Though it doesn’t always get the recognition it deserves, student journalism is real journalism. Students at high schools and colleges across the globe are covering the same issues as professional journalists at national and international levels despite not getting anywhere near the same level of praise and recognition.
Nevertheless, Feb. 26 is carved out for those student journalists. Student Press Freedom Day marks not only a celebration of student journalists in general but a celebration of their tireless work and dedication to produce stories and articles for any and all readers despite the hurdles and obstacles they have to overcome.
This year’s theme for Student Press Freedom Day is “Journalism Against the Odds.” That is something that not only stands for all of journalism but student journalism in particular.
COVID-19 continues to impact every single industry, and journalism is no exception to that. Other than the obvious lack of events for journalists to cover, COVID-19 has also impacted the financial state of student publications as well as the way the daily news cycle is run.
Like every other student and professional publication, The Post suffered financial losses due to COVID-19, but more so, it completely changed the atmosphere of the publication. All daily meetings are now done virtually — and yes, Zoom fatigue is a thing — stories can’t be edited in person, half the staff is not even located near Ohio University or Athens and, most of all, personal relationships and friendships aren’t being created like normal.

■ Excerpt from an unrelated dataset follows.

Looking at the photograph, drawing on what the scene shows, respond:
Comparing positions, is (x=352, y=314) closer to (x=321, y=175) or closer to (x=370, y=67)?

On top of all this, student press members are still students at the end of the day. There’s the stress of virtual classes, virtual journalism and the seemingly never-ending impacts of COVID-19 on every other facet of life. That’s a lot. And these student journalists deserve some recognition for it all.
Despite that massive issue, The Post has been able to produce some great content this year. Hopefully, you have all enjoyed the content that has stressed the experiential learning benefits of The Post and student journalism.
Election night resulted in a few of our staff members who came to Athens and stayed up for more than 24 hours. Covering the racial discrimination that has plagued our country has allowed us to shed a light on the activism throughout Ohio, and The Post has even had the opportunity to stand up for Southeast Ohio and Appalachia. These are just a few examples of the journalism we have produced despite the odds stacked against us.
Hopefully, on Student Press Freedom Day, you can take the time to celebrate any source of student journalism that you enjoy and would like to showcase. Student journalism is real journalism, and it’s always important to remember that.